--- START ---
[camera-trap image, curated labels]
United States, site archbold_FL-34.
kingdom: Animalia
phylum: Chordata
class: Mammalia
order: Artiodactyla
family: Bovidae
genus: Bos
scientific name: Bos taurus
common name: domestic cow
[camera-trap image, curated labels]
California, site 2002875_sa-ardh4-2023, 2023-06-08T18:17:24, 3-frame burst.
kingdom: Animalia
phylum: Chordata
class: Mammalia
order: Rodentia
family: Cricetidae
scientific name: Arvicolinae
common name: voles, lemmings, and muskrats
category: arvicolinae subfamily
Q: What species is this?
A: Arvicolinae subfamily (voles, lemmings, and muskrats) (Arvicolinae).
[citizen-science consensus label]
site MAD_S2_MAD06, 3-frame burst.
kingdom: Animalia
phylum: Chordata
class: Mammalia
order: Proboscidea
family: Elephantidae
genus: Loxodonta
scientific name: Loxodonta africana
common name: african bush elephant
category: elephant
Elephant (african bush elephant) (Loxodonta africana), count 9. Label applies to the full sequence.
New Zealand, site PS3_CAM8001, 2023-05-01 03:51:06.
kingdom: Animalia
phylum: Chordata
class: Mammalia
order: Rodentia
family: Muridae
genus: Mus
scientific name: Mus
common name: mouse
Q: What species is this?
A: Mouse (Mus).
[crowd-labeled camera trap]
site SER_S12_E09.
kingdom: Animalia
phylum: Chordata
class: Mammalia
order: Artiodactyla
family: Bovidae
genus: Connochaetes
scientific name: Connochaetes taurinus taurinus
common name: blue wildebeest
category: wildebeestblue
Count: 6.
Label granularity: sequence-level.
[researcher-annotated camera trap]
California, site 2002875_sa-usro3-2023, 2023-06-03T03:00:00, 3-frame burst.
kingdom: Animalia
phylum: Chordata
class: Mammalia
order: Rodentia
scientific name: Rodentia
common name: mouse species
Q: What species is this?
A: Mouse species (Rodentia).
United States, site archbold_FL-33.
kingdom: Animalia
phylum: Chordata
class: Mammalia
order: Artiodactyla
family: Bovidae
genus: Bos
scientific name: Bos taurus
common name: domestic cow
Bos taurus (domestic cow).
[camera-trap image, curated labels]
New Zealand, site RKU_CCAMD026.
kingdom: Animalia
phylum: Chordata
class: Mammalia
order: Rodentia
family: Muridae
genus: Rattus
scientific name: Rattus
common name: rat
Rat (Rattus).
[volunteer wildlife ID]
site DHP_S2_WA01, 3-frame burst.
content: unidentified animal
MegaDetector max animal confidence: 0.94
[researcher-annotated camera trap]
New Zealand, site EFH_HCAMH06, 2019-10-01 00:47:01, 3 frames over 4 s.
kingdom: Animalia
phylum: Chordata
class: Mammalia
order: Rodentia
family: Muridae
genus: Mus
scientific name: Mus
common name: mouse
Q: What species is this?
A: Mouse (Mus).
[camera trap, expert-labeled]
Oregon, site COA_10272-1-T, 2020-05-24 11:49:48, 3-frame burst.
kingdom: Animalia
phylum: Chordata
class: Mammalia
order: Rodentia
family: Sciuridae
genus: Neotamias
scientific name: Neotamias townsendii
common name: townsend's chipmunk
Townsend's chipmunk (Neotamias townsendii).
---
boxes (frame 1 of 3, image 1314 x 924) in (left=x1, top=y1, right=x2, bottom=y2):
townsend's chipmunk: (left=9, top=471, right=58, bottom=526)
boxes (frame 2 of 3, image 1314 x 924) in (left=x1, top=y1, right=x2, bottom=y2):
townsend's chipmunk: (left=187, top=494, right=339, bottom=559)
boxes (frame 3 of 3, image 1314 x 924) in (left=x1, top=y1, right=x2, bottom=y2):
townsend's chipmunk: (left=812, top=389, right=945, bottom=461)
--- END ---
WHAT YOU HAVE TO DO: Return all lines from the data that include the string "States".

OUTPUT:
United States, site archbold_FL-34.
United States, site archbold_FL-33.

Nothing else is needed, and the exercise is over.